DieHaut (lat.:cutis) ist flächenmäßig das größte (je nach Körperumfang und Körpergröße 1,5 - 2 m2), das schwerste (bis zu 10 kg) und funktionell das vielseitigste Organ des menschlichen Körpers. Sie dient der Abgrenzung von Innen und Außen (Hüllorgan), dem Schutz vor Umwelteinflüssen, der Repräsentation, Kommunikation und Wahrung der Homöostase (inneres Gleichgewicht). Weiterhin übernimmt die Haut wichtige Funktionen im Bereich Stoffwechsels und der Immunologie und verfügt über vielfältige Anpassungsmechanismen. Aufgrund der engen Beziehung zur Psyche wird sie auch als "Spiegel der Seele" bezeichnet.
Aufbau der Haut
Die äußere Haut (Cutis) gliedert sich prinzipiell in 3 Hauptschichten:
Oberhaut (Epidermis)
Lederhaut (Dermis oder Corium)
Unterhaut (Subcutis)
Die Epidermis ist ca. 1 mm dick und wird während des ganzen Lebens ständig erneuert. Die Epidermis oder "Oberhaut" gehört zu den Epithelgeweben, es handelt sich um ein mehrschichtiges verhornendes Plattenepithel, das üblicher Weise zwischen 0,03 bis 0,05 Millimeter, an den Handinnenflächen und den Fußsohlen aber bis zu mehrere Millimeter dick ist.Von Außen nach Innen können folgende Schichten unterschieden werden: Hornschicht (Stratum corneum), Glanzschicht (Stratum lucidum), Körnerschicht (Stratum granulosum), Stachelzellschicht (Stratum spinosum), Basalschicht (Stratum basale).Sie besteht nur aus Zellen ( Keratinocyten ), hat also keine Gefäße. Die Basalzellschicht ist mit der Lederhaut fest verankert und teilt sich ständig, wobei eine Tochterzelle Richtung Oberfläche wandert, dabei Hornsubstanz bildet, schließlich abstirbt und im Rahmen der natürlichen Schuppung abschilfert. Dauer des Prozesses ca. 28 Tage. Dieser tote Zellverband wird auch als Hornschicht bezeichnet. Die Mitoserate (Zellteilungsrate) kann bei Erkrankungen der Haut verändert sein. Einerseits kann sie pathologisch gesteigert sein, andereseits aber auch vermindert.

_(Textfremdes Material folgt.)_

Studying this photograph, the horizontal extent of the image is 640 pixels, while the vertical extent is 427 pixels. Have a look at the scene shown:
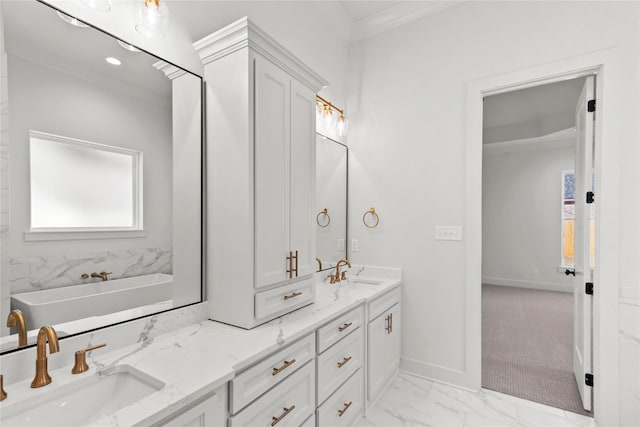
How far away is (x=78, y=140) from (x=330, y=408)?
1705mm

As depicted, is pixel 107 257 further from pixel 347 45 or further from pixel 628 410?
pixel 628 410

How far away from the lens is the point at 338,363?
1.73 metres

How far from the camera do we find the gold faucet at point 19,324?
3.33 ft

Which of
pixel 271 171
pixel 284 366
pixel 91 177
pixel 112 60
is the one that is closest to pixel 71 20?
pixel 112 60

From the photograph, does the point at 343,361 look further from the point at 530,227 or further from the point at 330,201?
the point at 530,227

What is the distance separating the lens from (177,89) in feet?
4.95

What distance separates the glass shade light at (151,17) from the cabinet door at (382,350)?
78.1 inches

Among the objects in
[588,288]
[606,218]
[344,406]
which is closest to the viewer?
[344,406]

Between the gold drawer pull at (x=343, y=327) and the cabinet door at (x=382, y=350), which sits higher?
the gold drawer pull at (x=343, y=327)

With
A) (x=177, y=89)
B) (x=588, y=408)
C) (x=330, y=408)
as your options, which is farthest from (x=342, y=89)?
(x=588, y=408)

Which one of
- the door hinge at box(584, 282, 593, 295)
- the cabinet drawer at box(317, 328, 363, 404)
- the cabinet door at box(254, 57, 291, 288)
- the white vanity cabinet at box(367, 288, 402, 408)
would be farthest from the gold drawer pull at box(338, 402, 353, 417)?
the door hinge at box(584, 282, 593, 295)

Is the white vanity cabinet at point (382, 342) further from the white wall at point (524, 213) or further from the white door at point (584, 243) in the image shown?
the white wall at point (524, 213)

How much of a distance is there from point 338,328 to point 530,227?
5.49 meters

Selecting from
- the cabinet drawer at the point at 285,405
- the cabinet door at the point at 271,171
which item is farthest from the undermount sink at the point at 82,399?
the cabinet door at the point at 271,171
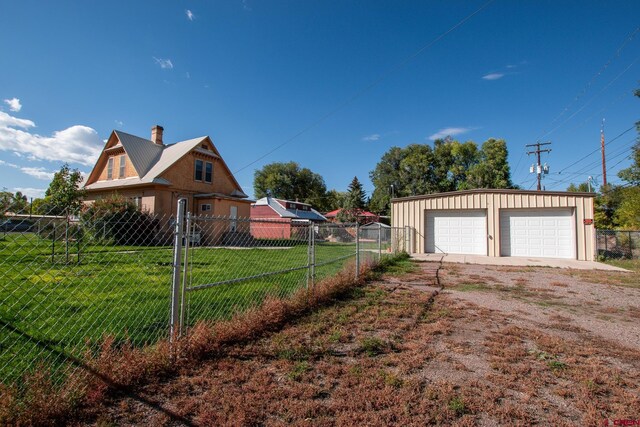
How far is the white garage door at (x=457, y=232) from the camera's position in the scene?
15.3 metres

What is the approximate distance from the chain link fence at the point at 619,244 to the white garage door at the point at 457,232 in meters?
4.67

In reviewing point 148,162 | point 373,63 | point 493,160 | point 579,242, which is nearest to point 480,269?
point 579,242

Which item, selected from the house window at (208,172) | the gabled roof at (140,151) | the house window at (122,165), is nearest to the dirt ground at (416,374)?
the house window at (208,172)

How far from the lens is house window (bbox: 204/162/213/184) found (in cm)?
2192

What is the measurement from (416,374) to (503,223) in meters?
14.2

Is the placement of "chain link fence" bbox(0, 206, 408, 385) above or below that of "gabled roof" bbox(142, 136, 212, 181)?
below

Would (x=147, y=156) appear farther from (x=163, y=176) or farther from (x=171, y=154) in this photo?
(x=163, y=176)

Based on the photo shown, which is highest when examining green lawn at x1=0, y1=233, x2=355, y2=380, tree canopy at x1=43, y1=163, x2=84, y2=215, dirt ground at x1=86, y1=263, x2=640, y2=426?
tree canopy at x1=43, y1=163, x2=84, y2=215

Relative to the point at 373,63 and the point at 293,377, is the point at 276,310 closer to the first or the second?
the point at 293,377

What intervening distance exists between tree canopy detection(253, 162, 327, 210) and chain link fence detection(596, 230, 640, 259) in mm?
46339

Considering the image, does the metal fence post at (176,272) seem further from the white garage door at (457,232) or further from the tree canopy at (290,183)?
the tree canopy at (290,183)

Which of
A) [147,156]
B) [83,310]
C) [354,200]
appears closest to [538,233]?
[83,310]

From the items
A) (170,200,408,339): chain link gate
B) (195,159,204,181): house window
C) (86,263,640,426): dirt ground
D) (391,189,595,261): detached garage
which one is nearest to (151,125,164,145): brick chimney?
(195,159,204,181): house window

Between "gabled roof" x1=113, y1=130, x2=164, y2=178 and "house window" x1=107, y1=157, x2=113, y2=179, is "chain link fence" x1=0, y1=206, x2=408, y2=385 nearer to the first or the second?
"gabled roof" x1=113, y1=130, x2=164, y2=178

Gesteigerte Mitoserate: infolge verschiedener Reize
Verminderte Mitoserate
Funktion der Hornschicht
Schützt gegen mechanische, chemische und physikalische Noxen, vor Austrocknung des Körpers und unterhält das saure Oberflächenmilieu.
Merke: Hochmolekulare Stoffe ( Eiweiße ) können durch eine intakte Hornschicht nicht penetrieren. Versuche die Haut von außen z.B. mit Kollagen zu füttern ( Kosmetika ) sind sinnlos.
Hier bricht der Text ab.